Categories of Special Interest

Architectural, Social


Original Use

School


Historical Use

House


In Use As

Heritage centre/interpretative centre


Date

1920 - 1925


Coordinates

204370, 398879


Date Recorded

18/09/2007


Date Updated

--/--/--


Description

Detached two-bay single-storey former national school on T-shaped plan, built 1921, having projecting gable-fronted breakfront to the centre of the front elevation (south-west). Later in use as a private house (c. 1967). Now in use as a heritage centre with modern (c. 2004) five-bay single-storey extension to the rear (north-east). Pitched artificial slate roof with smooth rendered chimneystacks to the gable ends of main block. Smooth rendered having cut stone name and date plaque to centre of breakfront incised ‘BROCKAGH NATIONAL SCHOOL 1921’. Square-headed window openings to the front elevation of breakfront (south-west) having four-over-four pane timber sliding sash windows and cut stone sills; square-headed window openings to gable ends of main block (north-west and south-east) having six-over-nine pane timber sliding sash windows and cut stone sills.

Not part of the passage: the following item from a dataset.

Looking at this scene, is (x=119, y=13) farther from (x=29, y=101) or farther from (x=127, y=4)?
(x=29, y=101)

Square-headed doorways to side elevations of breakfront (north-west and south-east) having battened timber doors. Interior retains many fixtures from the original school including timber sheeted walls (to lower half of walls, fireplaces, timber boarded floors and sheeted timber ceiling. Set slightly back from road to the south-east of Cloghan and to the north-west of Ballybofey. Rubble stone walls to site boundary, tarmacadam carpark to site.

Appraisal

Although now in a new use with a large modern extension to the rear, this simple but appealing early twentieth-century national school survives in good condition, and retains its early form and character. Its integrity is enhanced by the retention of much of its salient fabric including timber sliding sash windows, well the simple cut stone date and name plaque adds to the front elevation. Its T-shaped plan and layout is typical of its type and date, and is characteristic of the great many two classroom national schools built throughout Ireland in the late-nineteenth and early twentieth centuries to standardised designs prepared by the Board of Works/Office of Public Works. It is an example of the more traditional Office of Public Works rural national schools that were built into the 1930s before being superseded by school buildings constructed in a more ‘Modern’ architectural idiom (a surviving example of these later schools of this can be seen a short distance to the north-west of site at Letterbrick – see 40906703). The form of the school suggests that it originally had separate classrooms for boys and girls, a common situation at the time of construction. National schools of this type are a feature of the isolated rural landscapes of County Donegal, adding a layer of social history to the physical environment, and are indicative of significant local population in a period when transport was more difficult. This building replaced an earlier national school in this area, which was located to the north of the site in the small village of Cloghan (Ordnance Survey six-inch third edition map 1906). This building is now in use as a heritage centre associated with Isaac Butt (1813-79), a native of Cloghan (born at the former Church of Ireland rectory to the south-east - see 40906808- and buried in the Church of Ireland graveyard in Stranorlar - see 40838040). Butt, a barrister and politician who served as an MP for Cork and Limerick, is regarded as the founder of the Home Rule Movement, and is a figure of national significance. This building now acts as a heritage centre associated with Butt, and is a local amenity. Located in a scenic location in the Glenfin Valley, this building is an addition to the built heritage and social history of the local area, and is an interesting feature along the roadscape to the south of the small village of Cloghan.